A exploração do pau-brasil foi arrendada, em 1502, a Fernão de Noronha,
chefe de um grupo de cristãos-novos que se dedicavam ao comércio.
Sua
exploração, feita com base no trabalho dos indígenas, constituiu a primeira
atividade econômica da nova colônia portuguesa na América, o Brasil.
O
pau-brasil, assim chamado pelos europeus, crescia naturalmente em quase todo o
litoral brasileiro, na mata Atlântica. Com sua exploração, a Mata Atlântico do
litoral foi destruída já no primeiro século de conquista.

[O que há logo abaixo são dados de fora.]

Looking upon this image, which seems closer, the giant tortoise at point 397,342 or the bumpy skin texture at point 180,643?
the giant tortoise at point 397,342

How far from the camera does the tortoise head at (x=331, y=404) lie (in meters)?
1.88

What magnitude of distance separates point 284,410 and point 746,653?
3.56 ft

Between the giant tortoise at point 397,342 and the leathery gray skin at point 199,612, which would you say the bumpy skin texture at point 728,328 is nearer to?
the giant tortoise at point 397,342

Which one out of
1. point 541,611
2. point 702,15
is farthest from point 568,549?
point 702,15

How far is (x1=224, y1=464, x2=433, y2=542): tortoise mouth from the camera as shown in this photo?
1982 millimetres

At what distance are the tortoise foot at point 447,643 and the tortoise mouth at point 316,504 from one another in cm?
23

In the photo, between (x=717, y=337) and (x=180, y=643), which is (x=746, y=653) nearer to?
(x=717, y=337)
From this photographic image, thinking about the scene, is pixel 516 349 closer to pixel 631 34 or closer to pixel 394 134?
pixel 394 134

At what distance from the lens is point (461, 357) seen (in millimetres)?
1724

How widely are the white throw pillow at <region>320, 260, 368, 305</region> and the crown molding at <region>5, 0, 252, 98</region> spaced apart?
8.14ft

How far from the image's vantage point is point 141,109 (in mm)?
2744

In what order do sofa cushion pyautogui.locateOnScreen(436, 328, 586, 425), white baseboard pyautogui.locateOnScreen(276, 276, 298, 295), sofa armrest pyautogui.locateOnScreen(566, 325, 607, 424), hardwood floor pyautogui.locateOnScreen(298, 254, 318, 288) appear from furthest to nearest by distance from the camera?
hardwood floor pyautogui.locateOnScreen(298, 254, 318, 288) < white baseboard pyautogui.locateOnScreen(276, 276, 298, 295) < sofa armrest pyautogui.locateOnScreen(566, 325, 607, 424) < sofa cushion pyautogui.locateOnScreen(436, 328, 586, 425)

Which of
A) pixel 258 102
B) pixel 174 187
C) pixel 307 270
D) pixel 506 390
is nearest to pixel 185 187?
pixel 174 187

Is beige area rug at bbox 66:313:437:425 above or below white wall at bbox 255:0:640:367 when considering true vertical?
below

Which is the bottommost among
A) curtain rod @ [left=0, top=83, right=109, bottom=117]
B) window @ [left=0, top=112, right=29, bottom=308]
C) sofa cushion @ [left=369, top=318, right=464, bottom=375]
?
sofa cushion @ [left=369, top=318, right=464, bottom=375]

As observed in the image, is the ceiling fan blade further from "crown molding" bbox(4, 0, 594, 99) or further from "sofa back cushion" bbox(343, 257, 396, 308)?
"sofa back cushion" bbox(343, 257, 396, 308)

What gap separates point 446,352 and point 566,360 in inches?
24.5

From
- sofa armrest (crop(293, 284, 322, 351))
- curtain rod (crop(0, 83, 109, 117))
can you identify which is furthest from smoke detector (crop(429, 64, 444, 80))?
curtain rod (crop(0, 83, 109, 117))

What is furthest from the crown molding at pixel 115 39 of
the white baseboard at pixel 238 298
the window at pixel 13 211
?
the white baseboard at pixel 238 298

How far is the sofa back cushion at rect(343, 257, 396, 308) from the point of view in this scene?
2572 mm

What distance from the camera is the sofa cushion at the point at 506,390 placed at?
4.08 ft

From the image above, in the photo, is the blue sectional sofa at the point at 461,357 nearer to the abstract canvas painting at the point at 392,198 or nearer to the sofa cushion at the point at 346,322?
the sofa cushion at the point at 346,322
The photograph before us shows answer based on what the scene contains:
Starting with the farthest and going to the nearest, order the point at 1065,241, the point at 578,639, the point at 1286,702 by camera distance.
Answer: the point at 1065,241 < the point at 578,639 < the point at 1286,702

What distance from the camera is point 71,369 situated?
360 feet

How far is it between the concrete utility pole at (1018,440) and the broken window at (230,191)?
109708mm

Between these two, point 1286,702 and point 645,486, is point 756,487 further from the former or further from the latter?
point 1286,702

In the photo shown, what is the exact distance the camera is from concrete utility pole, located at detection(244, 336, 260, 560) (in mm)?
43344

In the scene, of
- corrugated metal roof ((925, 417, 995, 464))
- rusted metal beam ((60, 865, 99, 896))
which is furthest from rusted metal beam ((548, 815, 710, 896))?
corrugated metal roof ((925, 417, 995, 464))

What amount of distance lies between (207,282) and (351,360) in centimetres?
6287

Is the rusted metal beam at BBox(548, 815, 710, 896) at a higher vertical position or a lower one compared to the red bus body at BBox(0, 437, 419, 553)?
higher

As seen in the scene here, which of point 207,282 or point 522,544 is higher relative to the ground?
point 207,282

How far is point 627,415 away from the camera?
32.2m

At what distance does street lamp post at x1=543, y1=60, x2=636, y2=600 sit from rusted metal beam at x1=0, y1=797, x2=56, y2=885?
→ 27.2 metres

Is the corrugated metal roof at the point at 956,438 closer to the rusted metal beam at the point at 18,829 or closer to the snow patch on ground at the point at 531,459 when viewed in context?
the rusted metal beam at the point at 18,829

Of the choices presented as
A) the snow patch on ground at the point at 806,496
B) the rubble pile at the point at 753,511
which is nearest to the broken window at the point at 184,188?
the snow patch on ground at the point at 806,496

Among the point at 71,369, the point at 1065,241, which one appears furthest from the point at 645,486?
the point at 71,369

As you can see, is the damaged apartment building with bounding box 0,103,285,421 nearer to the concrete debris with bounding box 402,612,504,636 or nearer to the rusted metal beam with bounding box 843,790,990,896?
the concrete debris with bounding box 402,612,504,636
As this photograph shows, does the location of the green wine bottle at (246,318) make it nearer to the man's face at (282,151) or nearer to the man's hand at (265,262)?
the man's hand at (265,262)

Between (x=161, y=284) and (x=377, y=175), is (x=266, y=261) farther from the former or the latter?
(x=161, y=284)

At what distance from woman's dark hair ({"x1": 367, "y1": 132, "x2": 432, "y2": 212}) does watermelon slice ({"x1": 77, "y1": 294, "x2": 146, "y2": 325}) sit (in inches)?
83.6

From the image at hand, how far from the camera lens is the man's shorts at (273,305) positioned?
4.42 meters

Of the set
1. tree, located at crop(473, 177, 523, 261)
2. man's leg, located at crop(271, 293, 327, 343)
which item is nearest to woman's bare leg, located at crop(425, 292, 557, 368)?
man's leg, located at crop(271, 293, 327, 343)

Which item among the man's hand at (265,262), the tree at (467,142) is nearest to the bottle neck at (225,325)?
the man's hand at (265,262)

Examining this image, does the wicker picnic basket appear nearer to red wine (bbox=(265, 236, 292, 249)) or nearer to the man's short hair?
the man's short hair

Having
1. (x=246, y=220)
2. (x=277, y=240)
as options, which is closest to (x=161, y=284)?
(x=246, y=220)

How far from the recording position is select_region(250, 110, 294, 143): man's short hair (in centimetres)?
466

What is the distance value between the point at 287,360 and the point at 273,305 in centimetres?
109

A chegada dos europeus à América. A cruz,
a espada e as trocas comerciais presentes na conquista. Theodore de Bry, 1594.
Mapa
Terra Brasilis, imagem bela e bucólica do Brasil no primeiro século, onde se
observa a fauna, a flora e os indígenas sendo explorados para extração do
pau-brasil. Atlas Miller de Lopo Homem, 1515-1519.

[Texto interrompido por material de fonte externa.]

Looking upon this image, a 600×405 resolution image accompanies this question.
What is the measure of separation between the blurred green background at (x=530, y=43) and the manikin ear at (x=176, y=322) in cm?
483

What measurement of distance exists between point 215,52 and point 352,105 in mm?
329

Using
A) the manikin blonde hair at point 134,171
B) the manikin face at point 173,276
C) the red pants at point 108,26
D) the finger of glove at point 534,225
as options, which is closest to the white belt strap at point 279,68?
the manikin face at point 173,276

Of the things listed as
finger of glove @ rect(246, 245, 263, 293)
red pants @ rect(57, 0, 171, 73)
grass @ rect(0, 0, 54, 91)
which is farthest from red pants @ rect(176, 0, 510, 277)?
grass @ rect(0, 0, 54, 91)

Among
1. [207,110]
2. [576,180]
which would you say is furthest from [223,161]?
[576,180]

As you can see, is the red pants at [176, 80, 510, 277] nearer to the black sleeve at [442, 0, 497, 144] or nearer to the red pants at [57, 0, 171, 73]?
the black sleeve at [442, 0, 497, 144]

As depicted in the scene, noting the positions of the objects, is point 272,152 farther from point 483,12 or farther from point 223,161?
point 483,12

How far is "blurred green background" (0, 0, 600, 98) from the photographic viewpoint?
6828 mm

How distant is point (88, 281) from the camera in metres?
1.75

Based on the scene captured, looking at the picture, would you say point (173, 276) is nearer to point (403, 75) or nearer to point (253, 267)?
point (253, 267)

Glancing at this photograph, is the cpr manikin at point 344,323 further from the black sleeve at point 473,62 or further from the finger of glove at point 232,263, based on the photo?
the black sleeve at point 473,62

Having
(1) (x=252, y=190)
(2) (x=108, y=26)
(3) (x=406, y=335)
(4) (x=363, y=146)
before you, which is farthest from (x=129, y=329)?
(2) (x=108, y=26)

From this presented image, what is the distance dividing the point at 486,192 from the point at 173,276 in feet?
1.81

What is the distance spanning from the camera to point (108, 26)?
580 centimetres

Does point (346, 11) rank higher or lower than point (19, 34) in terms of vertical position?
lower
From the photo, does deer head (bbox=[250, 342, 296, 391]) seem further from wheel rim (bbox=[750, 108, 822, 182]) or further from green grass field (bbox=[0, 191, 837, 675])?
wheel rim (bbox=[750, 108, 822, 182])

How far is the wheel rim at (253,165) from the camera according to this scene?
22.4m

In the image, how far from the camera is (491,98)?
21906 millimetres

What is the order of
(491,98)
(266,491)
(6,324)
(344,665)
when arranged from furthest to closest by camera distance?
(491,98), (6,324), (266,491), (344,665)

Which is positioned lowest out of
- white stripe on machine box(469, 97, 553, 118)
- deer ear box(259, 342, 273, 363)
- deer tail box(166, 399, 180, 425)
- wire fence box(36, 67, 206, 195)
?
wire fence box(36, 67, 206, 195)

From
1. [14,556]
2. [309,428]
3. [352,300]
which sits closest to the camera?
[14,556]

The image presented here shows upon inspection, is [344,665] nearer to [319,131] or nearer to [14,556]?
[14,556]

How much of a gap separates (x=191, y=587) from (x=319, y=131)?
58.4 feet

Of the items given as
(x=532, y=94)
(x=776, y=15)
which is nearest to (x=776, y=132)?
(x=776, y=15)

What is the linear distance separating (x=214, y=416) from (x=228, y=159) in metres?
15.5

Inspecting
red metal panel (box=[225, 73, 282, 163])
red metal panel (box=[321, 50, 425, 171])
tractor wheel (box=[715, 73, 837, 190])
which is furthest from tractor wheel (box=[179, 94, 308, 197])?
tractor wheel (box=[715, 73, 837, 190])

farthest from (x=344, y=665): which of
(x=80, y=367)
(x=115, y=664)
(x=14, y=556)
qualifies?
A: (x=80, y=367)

A ameaça estrangeira à posse da terra chegou a tal ponto na década de
1520 que o governo português se viu obrigado a enviar para cá expedições
militares, chamadas de guarda-costas. Contudo, a solução foi a defesa permanente da costa, com vilas e
povoados para iniciar a ocupação das terras e que pudessem impedir a atividades
comerciais dos estrangeiros.
Grandes
Navegações e Descobrimentos
1255 – No documento Foral de Gaia, faz-se referência a um navio chamado
caravela, utilizado em atividades de pesca. É a mais antiga menção conhecida ao
navio dos descobrimentos.
1336 – Marinheiros
genoveses, a serviço de Portugal, teriam chegado às ilhas Canárias. Lanzarotto
Malocello seria um deles.
1415 – Sob o comando do rei D. João I, e com a participação de seus filhos
mais velhos, Portugal conquista Ceuta, fato que marca o início da expansão
ultramarina.
1435 – Gil Eanes avança
pelo litoral africano e ultrapassa o cabo Bojador.
1445 – Seis caravelas
desembarcam na “Terra dos Negros” (Senegal).
1445-1448 – Construção da primeira fortificação portuguesa na África (Ilha de
Aguim).
1487-1488 – Sob o comando de Bartolomeu Dias, expedição portuguesa atinge os
limites austrais da África, ultrapassando o cabo das Tormentas.
1492-1493 – Viagem de Cristovão Colombo à América.
1494 – Tratado de Tordesilhas.
1497-1498 – Viagem de Vasco da Gama, com a qual se inaugura a carreira da Índia.
1499-1500 – Preparativos para a segunda expedição às Índias, sob o comando de
Pedro Álvares de Gouveia, que depois da viagem adota o patronímico Cabral.
1507 – O nome América é
registrado, pela primeira vez, no mapa de Martin Waldssemüller, para designar –
em homenagem a Américo Vespúcio – o continente descoberto por Colombo.
1516-1519 – Expedições guarda-costas portuguesas, para combater espanhóis e
franceses.
1519-1521 – Viagem de circunavegação, sob o comando do português Fernão de
Magalhães, então a serviço de Castela.
1530-1533 – Expedição de Martim Afonso de Souza, com o objetivo de dar combate aos
franceses e iniciar a colonização sistemática do Brasil, tomando posse
definitiva do território, desde o Amazonas até o rio da Prata.